Instruksi Tertulis 1: Menurut catatan ekspedisi Kota Bunga, pukul berapa rombongan mulai meluncur dari titik kumpul?
Instruksi Tertulis 2: Teruskan catatan ekspedisi Kota Bunga dengan bagian berikutnya, dimulai setelah kalimat terakhir yang tercantum.

Teks yang Disertakan:
________________________________________

Rabu, 29 Mei 2013

Ekspedisi Berat Kota Bunga


Cikarang-Jonggol-Sukamakmur-Kota Bunga-Cianjur-Cariu-Cikarang. Itulah tempat-tempat ekspedisi alias penjelajahan kami kali ini. Sedikit raut kekecewaan  membayang saat terbangun di pagi hari Sabtu 25 May 2013 saat mendengar bunyi rintik-rintik hujan di atas genting. Melihat ke atas, awan menggelayut menimbulkan sedikit pesimisme apakah semangat juang rekan-rekan Mentari69 yg lain untuk melibas ekspedisi kali ini akan tetap terjaga dengan kondisi cuaca seperti ini atau sebaliknya. Namun membaca pesan whatsapps dari Om wawan “ayok ah berangkat, masak kalah sama hujan” membuyarkan semua rasa pesimisme tadi. Serempak saya dan Om Agung  tidak mau kalah menimpali, “ayok” menambah semangat satu sama lain. Segera kami bertiga kumpul di titik kumpul seperti biasanya. Setelah check perlengkapan sesaat, tepat jam 05.45 meluncurlah “pejuang Mentari69” demikian kami menyebutnya, di bawah rintik hujan menyusuri jalanan Cikarang Baru. Tujuan pertama adalah Cibarusah, melewati desa Cibatu dengan sebagian besar jalanan masih dicor, lanjut kea rah Lippo Cikarang. Dari sini kami memasuki tanjakan arah Desa Cicau yg sudah sangat sering kami lewati, sebelum memasuki jalan belakang Cibarusah, hingga tiba di pertigaan Jalan Raya Cibarusah. Sampai di sini, perjalanan baru di tahap awal dengan waktu satu jam saja, jarak tempuh sekitar 21KM, cukup cepat dengan stamina yg masih bugar. Sempat minum-minum teh sebentar, perjalanan kami lanjutkan menuju Jonggol. Memasuki daerah Jonggol, mulai terlihat pemandangan pedesaan yg asri membentang, dengan sawah menghijau di kiri kanan jalan. Hal ini menambah keceriaan suasana gowes kali ini.

________________________________________

Informasi yang Diberikan:
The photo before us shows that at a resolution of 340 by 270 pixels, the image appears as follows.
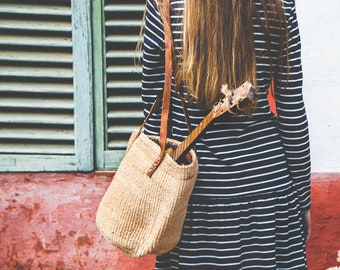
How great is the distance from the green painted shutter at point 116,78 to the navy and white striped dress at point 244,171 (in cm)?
87

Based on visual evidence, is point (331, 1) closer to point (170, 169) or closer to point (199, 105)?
point (199, 105)

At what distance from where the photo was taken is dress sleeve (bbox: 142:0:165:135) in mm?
2018

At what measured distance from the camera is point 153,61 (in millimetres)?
2088

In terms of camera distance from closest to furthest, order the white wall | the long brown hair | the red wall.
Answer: the long brown hair, the white wall, the red wall

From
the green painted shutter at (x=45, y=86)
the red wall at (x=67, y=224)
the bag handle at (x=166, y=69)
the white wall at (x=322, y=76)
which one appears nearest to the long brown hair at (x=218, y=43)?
the bag handle at (x=166, y=69)

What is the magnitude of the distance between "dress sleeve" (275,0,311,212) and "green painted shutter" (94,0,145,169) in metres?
1.01

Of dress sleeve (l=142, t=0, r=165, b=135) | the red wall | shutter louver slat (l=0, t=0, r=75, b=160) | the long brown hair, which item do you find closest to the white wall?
the red wall

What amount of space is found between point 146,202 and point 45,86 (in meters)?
1.35

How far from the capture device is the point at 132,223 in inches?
78.7

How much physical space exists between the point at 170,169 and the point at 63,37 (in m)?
1.38

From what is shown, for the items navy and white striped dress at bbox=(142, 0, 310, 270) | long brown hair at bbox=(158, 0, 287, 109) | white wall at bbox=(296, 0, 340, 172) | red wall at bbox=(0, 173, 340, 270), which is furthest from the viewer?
red wall at bbox=(0, 173, 340, 270)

________________________________________

Hasil Tugas 1: Tepat pukul 05.45.

Hasil Tugas 2:
Pemandangan sekita Jonggol
 
 
 
 
 
 
 
 
Daerah Jonggol sudah mulai menghadirkan tanjakan ringan tapi panjang yg mulai menghangatkan suhu dengkul kami meskipun belum sampai kategori panas. Saat lewat daerah Jonggol dan memasuki wilayah Sukamakmur, tanjakan semakin tajam diakhiri tanjakan berat di pertigaan Sukamakmur yg membuat suhu dengkul masuk kategori panas. Di sinilah awal waktu tunggu mulai molor dengan tercecernya Om Wawan cukup jauh di belakang. Saat mampir di warung pertigaan Sukamakmur, lihat di Whatsapps rupanya Om Wawan sudah minggir duluan di warung ayam kampung, mulai tidak tahan dengan sadisnya tanjakan, padahal tanjakan belum masuk kategori super berat alias “tanjakan jahanam”.  Menunggu cukup lama, akhirnya muncul juga Om Wawan sambil senyum-senyum menahan panas di dengkul.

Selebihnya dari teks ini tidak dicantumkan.